In the search the present day isn't generated in any way!
Please try this and share results:
index="winevent" host IN (abc) EventCode=6006 OR EventCode="6005" Type=Information
| eval BootUptime = if(EventCode=6005,strftime(_time, "%Y-%d-%m %H:%M:%S"),"X")
| eval stoptime = if(EventCode=6006,strftime(_time, "%Y-%d-%m %H:%M:%S"),"X")

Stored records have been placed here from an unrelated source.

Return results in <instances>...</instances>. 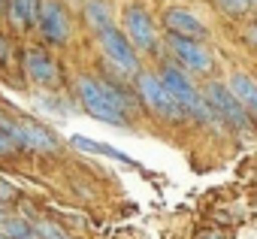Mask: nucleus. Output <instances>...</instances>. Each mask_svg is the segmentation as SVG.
I'll list each match as a JSON object with an SVG mask.
<instances>
[{
    "label": "nucleus",
    "mask_w": 257,
    "mask_h": 239,
    "mask_svg": "<svg viewBox=\"0 0 257 239\" xmlns=\"http://www.w3.org/2000/svg\"><path fill=\"white\" fill-rule=\"evenodd\" d=\"M73 97H76L79 109H82L85 115H91L94 122H103V125H109V128H131V125H134V118L127 115V112H121V109L109 100V94L103 91L97 73H79V76L73 79Z\"/></svg>",
    "instance_id": "nucleus-1"
},
{
    "label": "nucleus",
    "mask_w": 257,
    "mask_h": 239,
    "mask_svg": "<svg viewBox=\"0 0 257 239\" xmlns=\"http://www.w3.org/2000/svg\"><path fill=\"white\" fill-rule=\"evenodd\" d=\"M134 85H137V97L143 103V112H149L158 122H167V125H182L188 122V112L176 103V97L170 94V88L164 85L161 73L155 70H140L134 76Z\"/></svg>",
    "instance_id": "nucleus-2"
},
{
    "label": "nucleus",
    "mask_w": 257,
    "mask_h": 239,
    "mask_svg": "<svg viewBox=\"0 0 257 239\" xmlns=\"http://www.w3.org/2000/svg\"><path fill=\"white\" fill-rule=\"evenodd\" d=\"M118 28L127 34L143 55L149 58H164V31H158V22L155 16L143 7V4H124L121 7V16H118Z\"/></svg>",
    "instance_id": "nucleus-3"
},
{
    "label": "nucleus",
    "mask_w": 257,
    "mask_h": 239,
    "mask_svg": "<svg viewBox=\"0 0 257 239\" xmlns=\"http://www.w3.org/2000/svg\"><path fill=\"white\" fill-rule=\"evenodd\" d=\"M22 73L37 91H61L64 88V64L46 43H28L22 49Z\"/></svg>",
    "instance_id": "nucleus-4"
},
{
    "label": "nucleus",
    "mask_w": 257,
    "mask_h": 239,
    "mask_svg": "<svg viewBox=\"0 0 257 239\" xmlns=\"http://www.w3.org/2000/svg\"><path fill=\"white\" fill-rule=\"evenodd\" d=\"M203 97L212 103V109L224 118V125L230 128V131H251L254 128V115H251V109L230 91V85L227 82H218V79H209L206 85H203Z\"/></svg>",
    "instance_id": "nucleus-5"
},
{
    "label": "nucleus",
    "mask_w": 257,
    "mask_h": 239,
    "mask_svg": "<svg viewBox=\"0 0 257 239\" xmlns=\"http://www.w3.org/2000/svg\"><path fill=\"white\" fill-rule=\"evenodd\" d=\"M97 43H100V55H103L109 64H115L121 73H127L131 79L143 70V52H140L131 40H127V34H124L118 25L103 28V31L97 34Z\"/></svg>",
    "instance_id": "nucleus-6"
},
{
    "label": "nucleus",
    "mask_w": 257,
    "mask_h": 239,
    "mask_svg": "<svg viewBox=\"0 0 257 239\" xmlns=\"http://www.w3.org/2000/svg\"><path fill=\"white\" fill-rule=\"evenodd\" d=\"M164 52L194 76H212L215 73V55L206 43H197V40L164 31Z\"/></svg>",
    "instance_id": "nucleus-7"
},
{
    "label": "nucleus",
    "mask_w": 257,
    "mask_h": 239,
    "mask_svg": "<svg viewBox=\"0 0 257 239\" xmlns=\"http://www.w3.org/2000/svg\"><path fill=\"white\" fill-rule=\"evenodd\" d=\"M37 37L46 46H55V49H67L70 46V40H73V19L67 13L64 0H43V10H40V19H37Z\"/></svg>",
    "instance_id": "nucleus-8"
},
{
    "label": "nucleus",
    "mask_w": 257,
    "mask_h": 239,
    "mask_svg": "<svg viewBox=\"0 0 257 239\" xmlns=\"http://www.w3.org/2000/svg\"><path fill=\"white\" fill-rule=\"evenodd\" d=\"M13 137L19 140V146L25 152H34V155H58L61 152V137L52 128L34 122V118H19Z\"/></svg>",
    "instance_id": "nucleus-9"
},
{
    "label": "nucleus",
    "mask_w": 257,
    "mask_h": 239,
    "mask_svg": "<svg viewBox=\"0 0 257 239\" xmlns=\"http://www.w3.org/2000/svg\"><path fill=\"white\" fill-rule=\"evenodd\" d=\"M161 28L167 34H179V37H188V40H197V43H209V28L185 7H167L161 13Z\"/></svg>",
    "instance_id": "nucleus-10"
},
{
    "label": "nucleus",
    "mask_w": 257,
    "mask_h": 239,
    "mask_svg": "<svg viewBox=\"0 0 257 239\" xmlns=\"http://www.w3.org/2000/svg\"><path fill=\"white\" fill-rule=\"evenodd\" d=\"M43 10V0H10L7 7V31L16 37H28L37 31V19Z\"/></svg>",
    "instance_id": "nucleus-11"
},
{
    "label": "nucleus",
    "mask_w": 257,
    "mask_h": 239,
    "mask_svg": "<svg viewBox=\"0 0 257 239\" xmlns=\"http://www.w3.org/2000/svg\"><path fill=\"white\" fill-rule=\"evenodd\" d=\"M82 16H85V28L97 37L103 28L115 25L112 22V0H85L82 4Z\"/></svg>",
    "instance_id": "nucleus-12"
},
{
    "label": "nucleus",
    "mask_w": 257,
    "mask_h": 239,
    "mask_svg": "<svg viewBox=\"0 0 257 239\" xmlns=\"http://www.w3.org/2000/svg\"><path fill=\"white\" fill-rule=\"evenodd\" d=\"M227 79H230V82H227L230 91L254 112V109H257V76H254V73H245V70H236V73H230Z\"/></svg>",
    "instance_id": "nucleus-13"
},
{
    "label": "nucleus",
    "mask_w": 257,
    "mask_h": 239,
    "mask_svg": "<svg viewBox=\"0 0 257 239\" xmlns=\"http://www.w3.org/2000/svg\"><path fill=\"white\" fill-rule=\"evenodd\" d=\"M70 146H73V149H79V152H88V155H106V158H115L118 164L137 167V164H134V158H127L124 152H118V149H112V146H106V143H94V140H88V137H73V140H70Z\"/></svg>",
    "instance_id": "nucleus-14"
},
{
    "label": "nucleus",
    "mask_w": 257,
    "mask_h": 239,
    "mask_svg": "<svg viewBox=\"0 0 257 239\" xmlns=\"http://www.w3.org/2000/svg\"><path fill=\"white\" fill-rule=\"evenodd\" d=\"M4 230L13 236V239H40V233H37V224H34V218H22V215H10L7 221H4Z\"/></svg>",
    "instance_id": "nucleus-15"
},
{
    "label": "nucleus",
    "mask_w": 257,
    "mask_h": 239,
    "mask_svg": "<svg viewBox=\"0 0 257 239\" xmlns=\"http://www.w3.org/2000/svg\"><path fill=\"white\" fill-rule=\"evenodd\" d=\"M212 7H215L221 16H227V19H242V16L251 13V4H248V0H212Z\"/></svg>",
    "instance_id": "nucleus-16"
},
{
    "label": "nucleus",
    "mask_w": 257,
    "mask_h": 239,
    "mask_svg": "<svg viewBox=\"0 0 257 239\" xmlns=\"http://www.w3.org/2000/svg\"><path fill=\"white\" fill-rule=\"evenodd\" d=\"M34 224H37V233H40V239H64V236H70L64 224L46 221V218H34Z\"/></svg>",
    "instance_id": "nucleus-17"
},
{
    "label": "nucleus",
    "mask_w": 257,
    "mask_h": 239,
    "mask_svg": "<svg viewBox=\"0 0 257 239\" xmlns=\"http://www.w3.org/2000/svg\"><path fill=\"white\" fill-rule=\"evenodd\" d=\"M25 149L19 146V140L13 137V134H7V131H0V158H16V155H22Z\"/></svg>",
    "instance_id": "nucleus-18"
},
{
    "label": "nucleus",
    "mask_w": 257,
    "mask_h": 239,
    "mask_svg": "<svg viewBox=\"0 0 257 239\" xmlns=\"http://www.w3.org/2000/svg\"><path fill=\"white\" fill-rule=\"evenodd\" d=\"M10 64H13V40L0 28V70H10Z\"/></svg>",
    "instance_id": "nucleus-19"
},
{
    "label": "nucleus",
    "mask_w": 257,
    "mask_h": 239,
    "mask_svg": "<svg viewBox=\"0 0 257 239\" xmlns=\"http://www.w3.org/2000/svg\"><path fill=\"white\" fill-rule=\"evenodd\" d=\"M16 122H19V118L16 115H10L4 106H0V131H7V134H13L16 131Z\"/></svg>",
    "instance_id": "nucleus-20"
},
{
    "label": "nucleus",
    "mask_w": 257,
    "mask_h": 239,
    "mask_svg": "<svg viewBox=\"0 0 257 239\" xmlns=\"http://www.w3.org/2000/svg\"><path fill=\"white\" fill-rule=\"evenodd\" d=\"M242 40H245V46H251V49H257V22H251L245 31H242Z\"/></svg>",
    "instance_id": "nucleus-21"
},
{
    "label": "nucleus",
    "mask_w": 257,
    "mask_h": 239,
    "mask_svg": "<svg viewBox=\"0 0 257 239\" xmlns=\"http://www.w3.org/2000/svg\"><path fill=\"white\" fill-rule=\"evenodd\" d=\"M13 197H16V188H13V185H7L4 179H0V203H10Z\"/></svg>",
    "instance_id": "nucleus-22"
},
{
    "label": "nucleus",
    "mask_w": 257,
    "mask_h": 239,
    "mask_svg": "<svg viewBox=\"0 0 257 239\" xmlns=\"http://www.w3.org/2000/svg\"><path fill=\"white\" fill-rule=\"evenodd\" d=\"M7 7H10V0H0V19H7Z\"/></svg>",
    "instance_id": "nucleus-23"
},
{
    "label": "nucleus",
    "mask_w": 257,
    "mask_h": 239,
    "mask_svg": "<svg viewBox=\"0 0 257 239\" xmlns=\"http://www.w3.org/2000/svg\"><path fill=\"white\" fill-rule=\"evenodd\" d=\"M200 239H224V236H221V233H203Z\"/></svg>",
    "instance_id": "nucleus-24"
},
{
    "label": "nucleus",
    "mask_w": 257,
    "mask_h": 239,
    "mask_svg": "<svg viewBox=\"0 0 257 239\" xmlns=\"http://www.w3.org/2000/svg\"><path fill=\"white\" fill-rule=\"evenodd\" d=\"M251 115H254V125H257V109H254V112H251Z\"/></svg>",
    "instance_id": "nucleus-25"
},
{
    "label": "nucleus",
    "mask_w": 257,
    "mask_h": 239,
    "mask_svg": "<svg viewBox=\"0 0 257 239\" xmlns=\"http://www.w3.org/2000/svg\"><path fill=\"white\" fill-rule=\"evenodd\" d=\"M64 239H73V236H64Z\"/></svg>",
    "instance_id": "nucleus-26"
}]
</instances>
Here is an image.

| transaction host startswith=6006 endswith=6005 maxevents=2 keeporphan=True
| rename duration AS Downtime
| dedup Downtime, BootUptime
| table host stoptime BootUptime Downtime _txn_orphan
Ciao.
Giuseppe
Yes. I understand that your table has "duplicated" values. But the question is what does it mean in terms of the "underlying reality". Splunk events and things you do with them represent some external world. Manipulating the data is one thing but the other is whether they correspond to anything. You can do anything with the data but will you get meaningful results?